The cleanup path is the weak point. Servers often do:
- Free allocated memory
- Roll back partial state
- Log errors
All of which are expensive operations compared to the attacker’s cost of sending a few bytes.
How to Detect Vulnerability or Ongoing Attacks
1. Log Analysis
Check HTTP/2 debug or error logs for high volumes of RST_STREAM events in short time windows.
2. Network Monitoring
Look for:
- Abnormal spike in HTTP/2 connection churn
- Low bandwidth but high request counts
- Spikes in CPU utilization not matched by traffic volume
3. Penetration Testing
Run controlled tests using tools like h2spec
or custom scripts to flood your server with reset frames.
Example using nghttp
:
nghttp -nv --no-dep -H ":method: GET" https://yourserver.com/ --reset-after-headers
Immediate Mitigation Steps
If you cannot patch immediately, apply these emergency measures:
1. Rate-Limiting
Configure servers to limit the number of resets per connection. Example in NGINX (with limit_req
):
limit_req_zone $binary_remote_addr zone=resetlimit:10m rate=100r/s;
limit_req zone=resetlimit burst=200;
2. Disable or Restrict HTTP/2
As a last resort, fall back to HTTP/1.1 until patches are applied:
Apache:
Protocols h2 http/1.1
ProtocolsHonorOrder On
NGINX:
listen 443 ssl http2;
http2_max_concurrent_streams 100;
(Or remove http2
temporarily.)
3. Deploy WAF/IDS Rules
Use a WAF (e.g., ModSecurity) to detect excessive resets. Some vendors already ship updated signatures.

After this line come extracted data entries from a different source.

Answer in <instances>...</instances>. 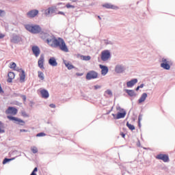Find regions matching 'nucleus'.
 Masks as SVG:
<instances>
[{
    "label": "nucleus",
    "mask_w": 175,
    "mask_h": 175,
    "mask_svg": "<svg viewBox=\"0 0 175 175\" xmlns=\"http://www.w3.org/2000/svg\"><path fill=\"white\" fill-rule=\"evenodd\" d=\"M98 78V72L94 70L89 71L86 75V80H92Z\"/></svg>",
    "instance_id": "6"
},
{
    "label": "nucleus",
    "mask_w": 175,
    "mask_h": 175,
    "mask_svg": "<svg viewBox=\"0 0 175 175\" xmlns=\"http://www.w3.org/2000/svg\"><path fill=\"white\" fill-rule=\"evenodd\" d=\"M30 175H36V173L32 172L31 174Z\"/></svg>",
    "instance_id": "56"
},
{
    "label": "nucleus",
    "mask_w": 175,
    "mask_h": 175,
    "mask_svg": "<svg viewBox=\"0 0 175 175\" xmlns=\"http://www.w3.org/2000/svg\"><path fill=\"white\" fill-rule=\"evenodd\" d=\"M32 51H33V54H34L36 57H39V55L40 54V49H39L38 46H33Z\"/></svg>",
    "instance_id": "20"
},
{
    "label": "nucleus",
    "mask_w": 175,
    "mask_h": 175,
    "mask_svg": "<svg viewBox=\"0 0 175 175\" xmlns=\"http://www.w3.org/2000/svg\"><path fill=\"white\" fill-rule=\"evenodd\" d=\"M116 110H117L118 111H120V113H121V112L122 113V112L125 111L124 109H122V108H121V107H120V106H117V107H116Z\"/></svg>",
    "instance_id": "35"
},
{
    "label": "nucleus",
    "mask_w": 175,
    "mask_h": 175,
    "mask_svg": "<svg viewBox=\"0 0 175 175\" xmlns=\"http://www.w3.org/2000/svg\"><path fill=\"white\" fill-rule=\"evenodd\" d=\"M126 126L130 129V131H135V126L129 124V122H126Z\"/></svg>",
    "instance_id": "31"
},
{
    "label": "nucleus",
    "mask_w": 175,
    "mask_h": 175,
    "mask_svg": "<svg viewBox=\"0 0 175 175\" xmlns=\"http://www.w3.org/2000/svg\"><path fill=\"white\" fill-rule=\"evenodd\" d=\"M71 1V2H77V1H79V0H70Z\"/></svg>",
    "instance_id": "57"
},
{
    "label": "nucleus",
    "mask_w": 175,
    "mask_h": 175,
    "mask_svg": "<svg viewBox=\"0 0 175 175\" xmlns=\"http://www.w3.org/2000/svg\"><path fill=\"white\" fill-rule=\"evenodd\" d=\"M5 38V34L0 33V39H3Z\"/></svg>",
    "instance_id": "46"
},
{
    "label": "nucleus",
    "mask_w": 175,
    "mask_h": 175,
    "mask_svg": "<svg viewBox=\"0 0 175 175\" xmlns=\"http://www.w3.org/2000/svg\"><path fill=\"white\" fill-rule=\"evenodd\" d=\"M104 43L105 44H113V42L109 41L108 40H105Z\"/></svg>",
    "instance_id": "39"
},
{
    "label": "nucleus",
    "mask_w": 175,
    "mask_h": 175,
    "mask_svg": "<svg viewBox=\"0 0 175 175\" xmlns=\"http://www.w3.org/2000/svg\"><path fill=\"white\" fill-rule=\"evenodd\" d=\"M140 90V87L137 86V88L135 89V91H139Z\"/></svg>",
    "instance_id": "54"
},
{
    "label": "nucleus",
    "mask_w": 175,
    "mask_h": 175,
    "mask_svg": "<svg viewBox=\"0 0 175 175\" xmlns=\"http://www.w3.org/2000/svg\"><path fill=\"white\" fill-rule=\"evenodd\" d=\"M63 62L65 65V66L68 69V70H71V69H74L75 66L73 65L70 64L69 62L66 60H63Z\"/></svg>",
    "instance_id": "23"
},
{
    "label": "nucleus",
    "mask_w": 175,
    "mask_h": 175,
    "mask_svg": "<svg viewBox=\"0 0 175 175\" xmlns=\"http://www.w3.org/2000/svg\"><path fill=\"white\" fill-rule=\"evenodd\" d=\"M19 76L21 83H24V81H25V71H22Z\"/></svg>",
    "instance_id": "26"
},
{
    "label": "nucleus",
    "mask_w": 175,
    "mask_h": 175,
    "mask_svg": "<svg viewBox=\"0 0 175 175\" xmlns=\"http://www.w3.org/2000/svg\"><path fill=\"white\" fill-rule=\"evenodd\" d=\"M101 60L103 61V62H106V61H109L110 58H111V54L110 53V51L109 50H105L101 52V56H100Z\"/></svg>",
    "instance_id": "4"
},
{
    "label": "nucleus",
    "mask_w": 175,
    "mask_h": 175,
    "mask_svg": "<svg viewBox=\"0 0 175 175\" xmlns=\"http://www.w3.org/2000/svg\"><path fill=\"white\" fill-rule=\"evenodd\" d=\"M147 93H143L138 100V103H143V102H145L146 99H147Z\"/></svg>",
    "instance_id": "22"
},
{
    "label": "nucleus",
    "mask_w": 175,
    "mask_h": 175,
    "mask_svg": "<svg viewBox=\"0 0 175 175\" xmlns=\"http://www.w3.org/2000/svg\"><path fill=\"white\" fill-rule=\"evenodd\" d=\"M44 56H43V55H41L38 60V66L39 68H40V69H44Z\"/></svg>",
    "instance_id": "17"
},
{
    "label": "nucleus",
    "mask_w": 175,
    "mask_h": 175,
    "mask_svg": "<svg viewBox=\"0 0 175 175\" xmlns=\"http://www.w3.org/2000/svg\"><path fill=\"white\" fill-rule=\"evenodd\" d=\"M31 151L33 154H36L38 152V148L36 146L31 147Z\"/></svg>",
    "instance_id": "34"
},
{
    "label": "nucleus",
    "mask_w": 175,
    "mask_h": 175,
    "mask_svg": "<svg viewBox=\"0 0 175 175\" xmlns=\"http://www.w3.org/2000/svg\"><path fill=\"white\" fill-rule=\"evenodd\" d=\"M20 132H28V130H25V129H21Z\"/></svg>",
    "instance_id": "49"
},
{
    "label": "nucleus",
    "mask_w": 175,
    "mask_h": 175,
    "mask_svg": "<svg viewBox=\"0 0 175 175\" xmlns=\"http://www.w3.org/2000/svg\"><path fill=\"white\" fill-rule=\"evenodd\" d=\"M21 98L24 100V102H25V100H27V96H25V95H21Z\"/></svg>",
    "instance_id": "45"
},
{
    "label": "nucleus",
    "mask_w": 175,
    "mask_h": 175,
    "mask_svg": "<svg viewBox=\"0 0 175 175\" xmlns=\"http://www.w3.org/2000/svg\"><path fill=\"white\" fill-rule=\"evenodd\" d=\"M57 14H62L63 16H65V13L64 12H59Z\"/></svg>",
    "instance_id": "48"
},
{
    "label": "nucleus",
    "mask_w": 175,
    "mask_h": 175,
    "mask_svg": "<svg viewBox=\"0 0 175 175\" xmlns=\"http://www.w3.org/2000/svg\"><path fill=\"white\" fill-rule=\"evenodd\" d=\"M99 68L101 69V75L103 76H106L109 73V68L107 66L100 64Z\"/></svg>",
    "instance_id": "14"
},
{
    "label": "nucleus",
    "mask_w": 175,
    "mask_h": 175,
    "mask_svg": "<svg viewBox=\"0 0 175 175\" xmlns=\"http://www.w3.org/2000/svg\"><path fill=\"white\" fill-rule=\"evenodd\" d=\"M18 111L17 110V109H16L13 107H10L5 111V113H6V114H12L13 116H16V114H17Z\"/></svg>",
    "instance_id": "13"
},
{
    "label": "nucleus",
    "mask_w": 175,
    "mask_h": 175,
    "mask_svg": "<svg viewBox=\"0 0 175 175\" xmlns=\"http://www.w3.org/2000/svg\"><path fill=\"white\" fill-rule=\"evenodd\" d=\"M98 18H99V20H102V18L100 17V16H98Z\"/></svg>",
    "instance_id": "58"
},
{
    "label": "nucleus",
    "mask_w": 175,
    "mask_h": 175,
    "mask_svg": "<svg viewBox=\"0 0 175 175\" xmlns=\"http://www.w3.org/2000/svg\"><path fill=\"white\" fill-rule=\"evenodd\" d=\"M81 59H82L83 61H90V59H91V56L88 55H81Z\"/></svg>",
    "instance_id": "28"
},
{
    "label": "nucleus",
    "mask_w": 175,
    "mask_h": 175,
    "mask_svg": "<svg viewBox=\"0 0 175 175\" xmlns=\"http://www.w3.org/2000/svg\"><path fill=\"white\" fill-rule=\"evenodd\" d=\"M94 87V90H99L100 88H101V86L99 85H96Z\"/></svg>",
    "instance_id": "43"
},
{
    "label": "nucleus",
    "mask_w": 175,
    "mask_h": 175,
    "mask_svg": "<svg viewBox=\"0 0 175 175\" xmlns=\"http://www.w3.org/2000/svg\"><path fill=\"white\" fill-rule=\"evenodd\" d=\"M17 72H21V73H23V71H24V70L19 68H16L15 69Z\"/></svg>",
    "instance_id": "44"
},
{
    "label": "nucleus",
    "mask_w": 175,
    "mask_h": 175,
    "mask_svg": "<svg viewBox=\"0 0 175 175\" xmlns=\"http://www.w3.org/2000/svg\"><path fill=\"white\" fill-rule=\"evenodd\" d=\"M125 91L126 94L129 95V96H135L136 95V93H135V90H131L126 89Z\"/></svg>",
    "instance_id": "27"
},
{
    "label": "nucleus",
    "mask_w": 175,
    "mask_h": 175,
    "mask_svg": "<svg viewBox=\"0 0 175 175\" xmlns=\"http://www.w3.org/2000/svg\"><path fill=\"white\" fill-rule=\"evenodd\" d=\"M40 92L41 94L42 98H44V99H47V98L50 96V94H49V91H47L46 90L42 89L40 91Z\"/></svg>",
    "instance_id": "19"
},
{
    "label": "nucleus",
    "mask_w": 175,
    "mask_h": 175,
    "mask_svg": "<svg viewBox=\"0 0 175 175\" xmlns=\"http://www.w3.org/2000/svg\"><path fill=\"white\" fill-rule=\"evenodd\" d=\"M5 16H6L5 10H0V17H5Z\"/></svg>",
    "instance_id": "33"
},
{
    "label": "nucleus",
    "mask_w": 175,
    "mask_h": 175,
    "mask_svg": "<svg viewBox=\"0 0 175 175\" xmlns=\"http://www.w3.org/2000/svg\"><path fill=\"white\" fill-rule=\"evenodd\" d=\"M38 172V167H35L33 170V172Z\"/></svg>",
    "instance_id": "52"
},
{
    "label": "nucleus",
    "mask_w": 175,
    "mask_h": 175,
    "mask_svg": "<svg viewBox=\"0 0 175 175\" xmlns=\"http://www.w3.org/2000/svg\"><path fill=\"white\" fill-rule=\"evenodd\" d=\"M10 159H4L3 161V164L5 165V163H8V162H10Z\"/></svg>",
    "instance_id": "40"
},
{
    "label": "nucleus",
    "mask_w": 175,
    "mask_h": 175,
    "mask_svg": "<svg viewBox=\"0 0 175 175\" xmlns=\"http://www.w3.org/2000/svg\"><path fill=\"white\" fill-rule=\"evenodd\" d=\"M139 88H143L144 87V84L142 83L140 85H139Z\"/></svg>",
    "instance_id": "51"
},
{
    "label": "nucleus",
    "mask_w": 175,
    "mask_h": 175,
    "mask_svg": "<svg viewBox=\"0 0 175 175\" xmlns=\"http://www.w3.org/2000/svg\"><path fill=\"white\" fill-rule=\"evenodd\" d=\"M105 96H113V92H111V90H107L105 92Z\"/></svg>",
    "instance_id": "29"
},
{
    "label": "nucleus",
    "mask_w": 175,
    "mask_h": 175,
    "mask_svg": "<svg viewBox=\"0 0 175 175\" xmlns=\"http://www.w3.org/2000/svg\"><path fill=\"white\" fill-rule=\"evenodd\" d=\"M50 107H51L52 109H55V105L54 104H50Z\"/></svg>",
    "instance_id": "47"
},
{
    "label": "nucleus",
    "mask_w": 175,
    "mask_h": 175,
    "mask_svg": "<svg viewBox=\"0 0 175 175\" xmlns=\"http://www.w3.org/2000/svg\"><path fill=\"white\" fill-rule=\"evenodd\" d=\"M64 40V39L62 38H55V37H54V36H53V39L51 40V44H49V46H55L56 47H59V46L61 45L62 42Z\"/></svg>",
    "instance_id": "7"
},
{
    "label": "nucleus",
    "mask_w": 175,
    "mask_h": 175,
    "mask_svg": "<svg viewBox=\"0 0 175 175\" xmlns=\"http://www.w3.org/2000/svg\"><path fill=\"white\" fill-rule=\"evenodd\" d=\"M142 119H143V116L139 115L138 117L139 125H140V121H142Z\"/></svg>",
    "instance_id": "41"
},
{
    "label": "nucleus",
    "mask_w": 175,
    "mask_h": 175,
    "mask_svg": "<svg viewBox=\"0 0 175 175\" xmlns=\"http://www.w3.org/2000/svg\"><path fill=\"white\" fill-rule=\"evenodd\" d=\"M7 118H8V120H10V121H14L15 124H18V125H21L22 126H24V125H25V122L18 118L10 116H8Z\"/></svg>",
    "instance_id": "5"
},
{
    "label": "nucleus",
    "mask_w": 175,
    "mask_h": 175,
    "mask_svg": "<svg viewBox=\"0 0 175 175\" xmlns=\"http://www.w3.org/2000/svg\"><path fill=\"white\" fill-rule=\"evenodd\" d=\"M57 14V8L55 7H50L48 9L44 10V14L46 17L50 16V14Z\"/></svg>",
    "instance_id": "9"
},
{
    "label": "nucleus",
    "mask_w": 175,
    "mask_h": 175,
    "mask_svg": "<svg viewBox=\"0 0 175 175\" xmlns=\"http://www.w3.org/2000/svg\"><path fill=\"white\" fill-rule=\"evenodd\" d=\"M170 61L167 59L163 58L162 59V63L161 64V68H163V69H165V70H169L170 69Z\"/></svg>",
    "instance_id": "8"
},
{
    "label": "nucleus",
    "mask_w": 175,
    "mask_h": 175,
    "mask_svg": "<svg viewBox=\"0 0 175 175\" xmlns=\"http://www.w3.org/2000/svg\"><path fill=\"white\" fill-rule=\"evenodd\" d=\"M77 76H83V73H79V72H77Z\"/></svg>",
    "instance_id": "53"
},
{
    "label": "nucleus",
    "mask_w": 175,
    "mask_h": 175,
    "mask_svg": "<svg viewBox=\"0 0 175 175\" xmlns=\"http://www.w3.org/2000/svg\"><path fill=\"white\" fill-rule=\"evenodd\" d=\"M59 47L60 50H62V51H64V53H68L69 51V49H68V46H66V44H65V41H64V40H62Z\"/></svg>",
    "instance_id": "15"
},
{
    "label": "nucleus",
    "mask_w": 175,
    "mask_h": 175,
    "mask_svg": "<svg viewBox=\"0 0 175 175\" xmlns=\"http://www.w3.org/2000/svg\"><path fill=\"white\" fill-rule=\"evenodd\" d=\"M14 72H10L8 73V83H12V81L13 80V79H14Z\"/></svg>",
    "instance_id": "25"
},
{
    "label": "nucleus",
    "mask_w": 175,
    "mask_h": 175,
    "mask_svg": "<svg viewBox=\"0 0 175 175\" xmlns=\"http://www.w3.org/2000/svg\"><path fill=\"white\" fill-rule=\"evenodd\" d=\"M121 136H122V137H125V134H124V133H122L121 134Z\"/></svg>",
    "instance_id": "55"
},
{
    "label": "nucleus",
    "mask_w": 175,
    "mask_h": 175,
    "mask_svg": "<svg viewBox=\"0 0 175 175\" xmlns=\"http://www.w3.org/2000/svg\"><path fill=\"white\" fill-rule=\"evenodd\" d=\"M43 136H46V133H40L36 135L37 137H43Z\"/></svg>",
    "instance_id": "36"
},
{
    "label": "nucleus",
    "mask_w": 175,
    "mask_h": 175,
    "mask_svg": "<svg viewBox=\"0 0 175 175\" xmlns=\"http://www.w3.org/2000/svg\"><path fill=\"white\" fill-rule=\"evenodd\" d=\"M103 7L106 8L107 9H118V7L109 3L103 5Z\"/></svg>",
    "instance_id": "24"
},
{
    "label": "nucleus",
    "mask_w": 175,
    "mask_h": 175,
    "mask_svg": "<svg viewBox=\"0 0 175 175\" xmlns=\"http://www.w3.org/2000/svg\"><path fill=\"white\" fill-rule=\"evenodd\" d=\"M0 133H5V130H3V124L0 122Z\"/></svg>",
    "instance_id": "32"
},
{
    "label": "nucleus",
    "mask_w": 175,
    "mask_h": 175,
    "mask_svg": "<svg viewBox=\"0 0 175 175\" xmlns=\"http://www.w3.org/2000/svg\"><path fill=\"white\" fill-rule=\"evenodd\" d=\"M21 114H22L23 117H26V118L29 117V115L28 113H27V112H25L24 111H22Z\"/></svg>",
    "instance_id": "38"
},
{
    "label": "nucleus",
    "mask_w": 175,
    "mask_h": 175,
    "mask_svg": "<svg viewBox=\"0 0 175 175\" xmlns=\"http://www.w3.org/2000/svg\"><path fill=\"white\" fill-rule=\"evenodd\" d=\"M137 79H133L126 83L127 88H132V87H133L135 84H137Z\"/></svg>",
    "instance_id": "18"
},
{
    "label": "nucleus",
    "mask_w": 175,
    "mask_h": 175,
    "mask_svg": "<svg viewBox=\"0 0 175 175\" xmlns=\"http://www.w3.org/2000/svg\"><path fill=\"white\" fill-rule=\"evenodd\" d=\"M38 78L40 80H44V74H43V72H42V71H38Z\"/></svg>",
    "instance_id": "30"
},
{
    "label": "nucleus",
    "mask_w": 175,
    "mask_h": 175,
    "mask_svg": "<svg viewBox=\"0 0 175 175\" xmlns=\"http://www.w3.org/2000/svg\"><path fill=\"white\" fill-rule=\"evenodd\" d=\"M39 14V10H32L27 12V17L29 18H33V17H36Z\"/></svg>",
    "instance_id": "12"
},
{
    "label": "nucleus",
    "mask_w": 175,
    "mask_h": 175,
    "mask_svg": "<svg viewBox=\"0 0 175 175\" xmlns=\"http://www.w3.org/2000/svg\"><path fill=\"white\" fill-rule=\"evenodd\" d=\"M25 28L31 33H40L42 32V27L38 25H26Z\"/></svg>",
    "instance_id": "1"
},
{
    "label": "nucleus",
    "mask_w": 175,
    "mask_h": 175,
    "mask_svg": "<svg viewBox=\"0 0 175 175\" xmlns=\"http://www.w3.org/2000/svg\"><path fill=\"white\" fill-rule=\"evenodd\" d=\"M66 6L67 9H70V8H75V6H73L69 3L66 4Z\"/></svg>",
    "instance_id": "42"
},
{
    "label": "nucleus",
    "mask_w": 175,
    "mask_h": 175,
    "mask_svg": "<svg viewBox=\"0 0 175 175\" xmlns=\"http://www.w3.org/2000/svg\"><path fill=\"white\" fill-rule=\"evenodd\" d=\"M3 92V90H2V87L0 85V94H2Z\"/></svg>",
    "instance_id": "50"
},
{
    "label": "nucleus",
    "mask_w": 175,
    "mask_h": 175,
    "mask_svg": "<svg viewBox=\"0 0 175 175\" xmlns=\"http://www.w3.org/2000/svg\"><path fill=\"white\" fill-rule=\"evenodd\" d=\"M126 70V68L125 67V66L122 64H118L115 67V72L116 73H124V72H125Z\"/></svg>",
    "instance_id": "10"
},
{
    "label": "nucleus",
    "mask_w": 175,
    "mask_h": 175,
    "mask_svg": "<svg viewBox=\"0 0 175 175\" xmlns=\"http://www.w3.org/2000/svg\"><path fill=\"white\" fill-rule=\"evenodd\" d=\"M16 66V63L12 62V63L10 64V68L11 69H15Z\"/></svg>",
    "instance_id": "37"
},
{
    "label": "nucleus",
    "mask_w": 175,
    "mask_h": 175,
    "mask_svg": "<svg viewBox=\"0 0 175 175\" xmlns=\"http://www.w3.org/2000/svg\"><path fill=\"white\" fill-rule=\"evenodd\" d=\"M40 36L41 39L45 40L46 43H48L49 44H51V40H53V37L54 36L47 31H41V32L40 33Z\"/></svg>",
    "instance_id": "2"
},
{
    "label": "nucleus",
    "mask_w": 175,
    "mask_h": 175,
    "mask_svg": "<svg viewBox=\"0 0 175 175\" xmlns=\"http://www.w3.org/2000/svg\"><path fill=\"white\" fill-rule=\"evenodd\" d=\"M10 42L14 44H18L23 42V38L18 34L13 33L10 36Z\"/></svg>",
    "instance_id": "3"
},
{
    "label": "nucleus",
    "mask_w": 175,
    "mask_h": 175,
    "mask_svg": "<svg viewBox=\"0 0 175 175\" xmlns=\"http://www.w3.org/2000/svg\"><path fill=\"white\" fill-rule=\"evenodd\" d=\"M113 117H114L115 120H120V118H125V116H126V111H124L123 112H118L117 116L116 114H112Z\"/></svg>",
    "instance_id": "11"
},
{
    "label": "nucleus",
    "mask_w": 175,
    "mask_h": 175,
    "mask_svg": "<svg viewBox=\"0 0 175 175\" xmlns=\"http://www.w3.org/2000/svg\"><path fill=\"white\" fill-rule=\"evenodd\" d=\"M49 64L51 65V66H57L58 65V63L57 62V60L55 59V57H51L49 59Z\"/></svg>",
    "instance_id": "21"
},
{
    "label": "nucleus",
    "mask_w": 175,
    "mask_h": 175,
    "mask_svg": "<svg viewBox=\"0 0 175 175\" xmlns=\"http://www.w3.org/2000/svg\"><path fill=\"white\" fill-rule=\"evenodd\" d=\"M157 159H161V161H163V162H167L169 161V157L166 154H158L156 157Z\"/></svg>",
    "instance_id": "16"
}]
</instances>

Long-Term Protection: Patch Now
Several vendors have released official patches:
- Apache Tomcat: Upgrade to 11.0.10, 10.1.44, or 9.0.108
- F5 BIG-IP: Patched in latest hotfixes (check your specific TMOS version)
- Netty: Fixed in Netty 4.1.114.Final
- Envoy Proxy: Patches released in v1.32.2+
- Cloudflare: Already protected via Rapid Reset mitigation
- Kubernetes ingress-nginx: Patch merged; upgrade recommended
📌 Always check your vendor’s security advisories for your exact version.
Case Study: Cloudflare’s Defense
Cloudflare reported that their Rapid Reset mitigation, originally designed for HTTP/2 CVE-2023-44487, incidentally blocked MadeYouReset. By aggressively limiting resets and enforcing stricter state cleanup, their edge network absorbed attack attempts automatically.
This highlights that proactive protocol hardening can protect against not just known but also future classes of vulnerabilities.
Practical Recommendations
- Patch immediately – Don’t delay; update Tomcat, Netty, Envoy, or your load balancer.
- Reduce HTTP/2 stream limits – Keep
http2_max_concurrent_streams
conservative. - Implement anomaly detection – Watch for RESET floods in logs.
- Enable CDN protection – Offload traffic through providers with DDoS filtering.
- Prepare an incident playbook – Define clear actions (disable HTTP/2, throttle, failover).
Resources & References
- CERT Vulnerability Note VU#767506
- Cloudflare Blog: MadeYouReset
- Imperva Research: Turning HTTP/2 Servers Against Themselves
- Apache Tomcat Security Updates
- F5 BIG-IP Security Advisories
Conclusion: Act Before Attackers Do
The MadeYouReset vulnerability (CVE-2025-8671) is a powerful reminder of how even mature protocols like HTTP/2 can harbor devastating denial-of-service flaws. Attackers don’t need huge botnets anymore — they just need clever exploitation of protocol logic.
If your servers run HTTP/2, assume you’re a target.
- Patch today, not tomorrow.
- Apply temporary mitigations until upgrades are verified.
- Strengthen your monitoring and incident response so future flaws don’t catch you off-guard.
The internet is moving fast — don’t let your servers crash before you do.